◆ About this exercise
The answer is a stretch of the material below, returned exactly: the line containing "2023-07-03T06:09:20, 3-frame burst.", the line containing "category: arvicolinae subfamily", and all lines between.

◆ The records

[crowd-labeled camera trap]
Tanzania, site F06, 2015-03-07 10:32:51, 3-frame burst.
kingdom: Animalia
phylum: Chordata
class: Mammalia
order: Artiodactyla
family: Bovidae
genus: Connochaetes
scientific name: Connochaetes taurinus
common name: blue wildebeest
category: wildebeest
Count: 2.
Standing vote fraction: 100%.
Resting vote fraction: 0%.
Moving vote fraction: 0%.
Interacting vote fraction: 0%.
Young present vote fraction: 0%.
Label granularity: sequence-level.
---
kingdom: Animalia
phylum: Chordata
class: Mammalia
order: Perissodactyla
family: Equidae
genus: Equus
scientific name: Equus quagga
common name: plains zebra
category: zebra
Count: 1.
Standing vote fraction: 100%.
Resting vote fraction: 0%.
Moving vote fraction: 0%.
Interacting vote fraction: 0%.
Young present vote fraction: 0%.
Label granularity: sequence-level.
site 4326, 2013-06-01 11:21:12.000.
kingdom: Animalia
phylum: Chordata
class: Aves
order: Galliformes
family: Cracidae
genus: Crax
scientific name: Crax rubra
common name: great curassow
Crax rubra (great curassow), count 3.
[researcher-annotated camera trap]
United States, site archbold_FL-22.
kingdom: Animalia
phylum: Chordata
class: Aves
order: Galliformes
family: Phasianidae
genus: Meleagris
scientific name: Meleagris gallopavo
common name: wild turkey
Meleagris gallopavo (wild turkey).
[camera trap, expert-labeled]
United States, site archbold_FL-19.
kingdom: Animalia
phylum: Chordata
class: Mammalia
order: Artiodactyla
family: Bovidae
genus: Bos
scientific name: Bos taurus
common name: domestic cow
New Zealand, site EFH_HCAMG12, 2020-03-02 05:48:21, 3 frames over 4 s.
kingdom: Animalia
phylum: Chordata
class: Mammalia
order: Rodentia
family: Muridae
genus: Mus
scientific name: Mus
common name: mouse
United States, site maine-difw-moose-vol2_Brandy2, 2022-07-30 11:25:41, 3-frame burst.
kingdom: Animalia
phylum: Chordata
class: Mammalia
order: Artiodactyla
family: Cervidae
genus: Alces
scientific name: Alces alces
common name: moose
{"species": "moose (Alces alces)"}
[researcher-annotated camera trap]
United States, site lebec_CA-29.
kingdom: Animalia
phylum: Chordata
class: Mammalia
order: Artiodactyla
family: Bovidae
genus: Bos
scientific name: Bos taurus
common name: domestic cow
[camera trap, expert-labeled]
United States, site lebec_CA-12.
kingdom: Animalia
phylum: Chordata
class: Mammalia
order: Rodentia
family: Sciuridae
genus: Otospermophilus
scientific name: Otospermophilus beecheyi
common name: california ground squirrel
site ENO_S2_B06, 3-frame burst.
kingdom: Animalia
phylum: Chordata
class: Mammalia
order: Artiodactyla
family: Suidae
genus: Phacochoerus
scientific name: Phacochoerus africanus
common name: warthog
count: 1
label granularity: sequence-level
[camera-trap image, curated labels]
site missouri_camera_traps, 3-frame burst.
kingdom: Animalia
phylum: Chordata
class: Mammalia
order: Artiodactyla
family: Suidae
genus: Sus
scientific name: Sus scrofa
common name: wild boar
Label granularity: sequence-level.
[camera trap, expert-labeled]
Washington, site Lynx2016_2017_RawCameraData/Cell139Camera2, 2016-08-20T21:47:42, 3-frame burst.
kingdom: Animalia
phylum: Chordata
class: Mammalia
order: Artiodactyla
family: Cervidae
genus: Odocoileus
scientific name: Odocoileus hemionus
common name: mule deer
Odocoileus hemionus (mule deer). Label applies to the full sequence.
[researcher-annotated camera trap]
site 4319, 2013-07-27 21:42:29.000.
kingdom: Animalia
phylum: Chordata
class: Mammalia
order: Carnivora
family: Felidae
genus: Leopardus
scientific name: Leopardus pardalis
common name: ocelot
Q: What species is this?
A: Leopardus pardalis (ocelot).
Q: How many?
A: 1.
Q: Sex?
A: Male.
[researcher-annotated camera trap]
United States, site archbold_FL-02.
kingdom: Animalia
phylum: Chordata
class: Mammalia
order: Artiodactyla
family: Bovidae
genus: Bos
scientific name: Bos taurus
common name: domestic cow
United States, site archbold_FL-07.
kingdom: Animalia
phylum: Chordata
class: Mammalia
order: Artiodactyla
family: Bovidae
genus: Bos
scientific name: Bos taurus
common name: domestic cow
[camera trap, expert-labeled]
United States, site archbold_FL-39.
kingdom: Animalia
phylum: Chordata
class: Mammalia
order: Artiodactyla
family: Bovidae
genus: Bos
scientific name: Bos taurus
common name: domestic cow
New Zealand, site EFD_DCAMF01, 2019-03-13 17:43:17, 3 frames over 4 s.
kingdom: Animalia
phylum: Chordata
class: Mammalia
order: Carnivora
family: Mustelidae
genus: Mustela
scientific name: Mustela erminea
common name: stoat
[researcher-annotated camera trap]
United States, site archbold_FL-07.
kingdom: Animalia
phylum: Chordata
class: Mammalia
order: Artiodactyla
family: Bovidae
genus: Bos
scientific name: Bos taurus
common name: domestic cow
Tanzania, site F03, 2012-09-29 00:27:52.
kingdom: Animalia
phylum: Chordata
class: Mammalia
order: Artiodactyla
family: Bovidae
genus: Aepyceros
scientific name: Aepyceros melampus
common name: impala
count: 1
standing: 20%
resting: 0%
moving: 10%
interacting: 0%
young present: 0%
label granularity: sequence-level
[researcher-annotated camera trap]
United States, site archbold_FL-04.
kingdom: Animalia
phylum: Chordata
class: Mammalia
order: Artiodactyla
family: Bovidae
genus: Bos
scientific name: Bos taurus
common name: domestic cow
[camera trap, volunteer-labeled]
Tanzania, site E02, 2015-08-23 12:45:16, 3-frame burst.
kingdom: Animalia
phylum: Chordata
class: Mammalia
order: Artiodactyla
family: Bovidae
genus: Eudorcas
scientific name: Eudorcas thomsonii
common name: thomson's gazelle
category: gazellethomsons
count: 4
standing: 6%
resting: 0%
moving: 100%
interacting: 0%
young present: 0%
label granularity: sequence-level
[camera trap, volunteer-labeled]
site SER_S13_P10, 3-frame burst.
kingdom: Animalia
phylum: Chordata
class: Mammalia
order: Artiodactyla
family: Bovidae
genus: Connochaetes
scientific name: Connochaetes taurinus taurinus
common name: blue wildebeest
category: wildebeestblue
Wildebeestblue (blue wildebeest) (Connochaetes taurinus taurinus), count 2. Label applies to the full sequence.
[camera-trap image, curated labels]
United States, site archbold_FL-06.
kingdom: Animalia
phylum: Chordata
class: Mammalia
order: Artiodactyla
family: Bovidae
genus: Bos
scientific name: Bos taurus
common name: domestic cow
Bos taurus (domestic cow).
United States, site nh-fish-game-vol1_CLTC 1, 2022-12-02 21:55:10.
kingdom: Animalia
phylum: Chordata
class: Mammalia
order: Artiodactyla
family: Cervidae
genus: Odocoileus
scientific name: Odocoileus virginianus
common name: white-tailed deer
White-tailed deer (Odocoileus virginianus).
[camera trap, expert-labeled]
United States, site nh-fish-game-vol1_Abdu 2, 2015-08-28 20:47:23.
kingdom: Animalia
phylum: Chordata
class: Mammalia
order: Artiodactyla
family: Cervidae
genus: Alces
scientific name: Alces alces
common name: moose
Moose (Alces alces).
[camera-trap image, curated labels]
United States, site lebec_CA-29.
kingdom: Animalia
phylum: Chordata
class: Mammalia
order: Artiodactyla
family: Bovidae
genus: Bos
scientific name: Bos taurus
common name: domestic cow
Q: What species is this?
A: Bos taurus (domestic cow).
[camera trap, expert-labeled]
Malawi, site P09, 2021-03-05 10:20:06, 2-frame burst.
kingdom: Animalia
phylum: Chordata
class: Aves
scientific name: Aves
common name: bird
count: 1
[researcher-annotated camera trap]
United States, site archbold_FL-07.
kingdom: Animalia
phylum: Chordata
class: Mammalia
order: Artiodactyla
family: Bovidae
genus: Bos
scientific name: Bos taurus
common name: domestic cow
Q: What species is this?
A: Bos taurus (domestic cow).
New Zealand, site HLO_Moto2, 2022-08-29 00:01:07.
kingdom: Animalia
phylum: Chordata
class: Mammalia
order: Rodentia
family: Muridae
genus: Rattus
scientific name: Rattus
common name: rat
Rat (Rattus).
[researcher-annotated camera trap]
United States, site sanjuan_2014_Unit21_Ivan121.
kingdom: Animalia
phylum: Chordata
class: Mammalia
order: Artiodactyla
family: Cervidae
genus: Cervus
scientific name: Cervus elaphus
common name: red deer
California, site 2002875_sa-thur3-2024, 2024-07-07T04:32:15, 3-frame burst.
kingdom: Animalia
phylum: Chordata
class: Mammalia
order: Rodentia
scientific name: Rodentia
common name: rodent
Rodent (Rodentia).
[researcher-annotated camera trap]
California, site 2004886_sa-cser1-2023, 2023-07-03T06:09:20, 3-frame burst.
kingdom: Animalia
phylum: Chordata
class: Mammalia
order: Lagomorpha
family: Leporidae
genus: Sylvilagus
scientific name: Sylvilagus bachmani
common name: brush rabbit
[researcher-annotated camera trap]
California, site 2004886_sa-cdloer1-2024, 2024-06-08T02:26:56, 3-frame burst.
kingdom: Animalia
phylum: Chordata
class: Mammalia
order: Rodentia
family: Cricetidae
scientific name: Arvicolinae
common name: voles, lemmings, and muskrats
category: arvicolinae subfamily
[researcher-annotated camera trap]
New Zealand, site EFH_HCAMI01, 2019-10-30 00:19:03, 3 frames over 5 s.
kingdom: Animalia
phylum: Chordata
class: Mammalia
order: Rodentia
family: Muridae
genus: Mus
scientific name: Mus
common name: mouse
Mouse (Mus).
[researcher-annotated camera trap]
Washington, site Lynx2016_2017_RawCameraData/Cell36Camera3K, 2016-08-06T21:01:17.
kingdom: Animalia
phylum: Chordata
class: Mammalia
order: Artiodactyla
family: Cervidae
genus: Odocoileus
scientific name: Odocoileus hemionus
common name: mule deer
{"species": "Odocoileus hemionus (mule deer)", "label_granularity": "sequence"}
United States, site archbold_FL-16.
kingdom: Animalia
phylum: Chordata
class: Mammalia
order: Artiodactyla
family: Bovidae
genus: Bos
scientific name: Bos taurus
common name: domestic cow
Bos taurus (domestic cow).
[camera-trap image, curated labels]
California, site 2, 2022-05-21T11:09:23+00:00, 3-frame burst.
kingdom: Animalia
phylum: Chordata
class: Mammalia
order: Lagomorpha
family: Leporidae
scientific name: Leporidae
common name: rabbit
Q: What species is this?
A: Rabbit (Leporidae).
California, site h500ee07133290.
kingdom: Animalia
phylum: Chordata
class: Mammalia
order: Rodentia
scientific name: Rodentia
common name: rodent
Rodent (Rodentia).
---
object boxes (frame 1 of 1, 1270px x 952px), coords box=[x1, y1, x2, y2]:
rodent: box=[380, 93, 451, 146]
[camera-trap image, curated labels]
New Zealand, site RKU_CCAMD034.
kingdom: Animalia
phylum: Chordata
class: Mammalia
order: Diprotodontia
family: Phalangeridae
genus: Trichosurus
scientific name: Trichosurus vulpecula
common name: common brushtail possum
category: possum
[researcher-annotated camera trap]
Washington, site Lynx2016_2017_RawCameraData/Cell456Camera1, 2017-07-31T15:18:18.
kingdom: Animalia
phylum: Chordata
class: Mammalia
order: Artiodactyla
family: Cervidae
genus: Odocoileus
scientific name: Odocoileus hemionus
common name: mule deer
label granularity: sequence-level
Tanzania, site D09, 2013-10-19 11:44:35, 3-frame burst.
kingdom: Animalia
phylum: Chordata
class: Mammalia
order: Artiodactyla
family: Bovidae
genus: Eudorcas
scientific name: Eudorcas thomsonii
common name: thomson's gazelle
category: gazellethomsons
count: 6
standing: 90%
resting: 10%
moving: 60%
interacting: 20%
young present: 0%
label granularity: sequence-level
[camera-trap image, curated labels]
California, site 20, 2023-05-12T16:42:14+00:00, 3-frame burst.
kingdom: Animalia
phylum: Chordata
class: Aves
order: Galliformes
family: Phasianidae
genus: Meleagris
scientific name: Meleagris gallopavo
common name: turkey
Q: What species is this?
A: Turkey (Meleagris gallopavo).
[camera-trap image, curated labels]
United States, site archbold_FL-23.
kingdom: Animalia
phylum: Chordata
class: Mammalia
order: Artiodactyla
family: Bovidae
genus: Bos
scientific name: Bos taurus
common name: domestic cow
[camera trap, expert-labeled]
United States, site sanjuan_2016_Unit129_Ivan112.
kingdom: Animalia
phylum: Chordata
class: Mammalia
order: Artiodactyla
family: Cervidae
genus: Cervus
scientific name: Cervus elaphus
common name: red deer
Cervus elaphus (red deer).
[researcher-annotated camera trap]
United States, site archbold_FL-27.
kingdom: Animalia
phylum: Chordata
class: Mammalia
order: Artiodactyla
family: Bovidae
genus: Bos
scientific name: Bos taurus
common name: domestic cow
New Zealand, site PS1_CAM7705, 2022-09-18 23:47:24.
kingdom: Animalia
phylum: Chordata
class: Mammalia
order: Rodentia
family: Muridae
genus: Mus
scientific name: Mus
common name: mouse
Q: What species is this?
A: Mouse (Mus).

◆ Output of the exercise
California, site 2004886_sa-cser1-2023, 2023-07-03T06:09:20, 3-frame burst.
kingdom: Animalia
phylum: Chordata
class: Mammalia
order: Lagomorpha
family: Leporidae
genus: Sylvilagus
scientific name: Sylvilagus bachmani
common name: brush rabbit
[researcher-annotated camera trap]
California, site 2004886_sa-cdloer1-2024, 2024-06-08T02:26:56, 3-frame burst.
kingdom: Animalia
phylum: Chordata
class: Mammalia
order: Rodentia
family: Cricetidae
scientific name: Arvicolinae
common name: voles, lemmings, and muskrats
category: arvicolinae subfamily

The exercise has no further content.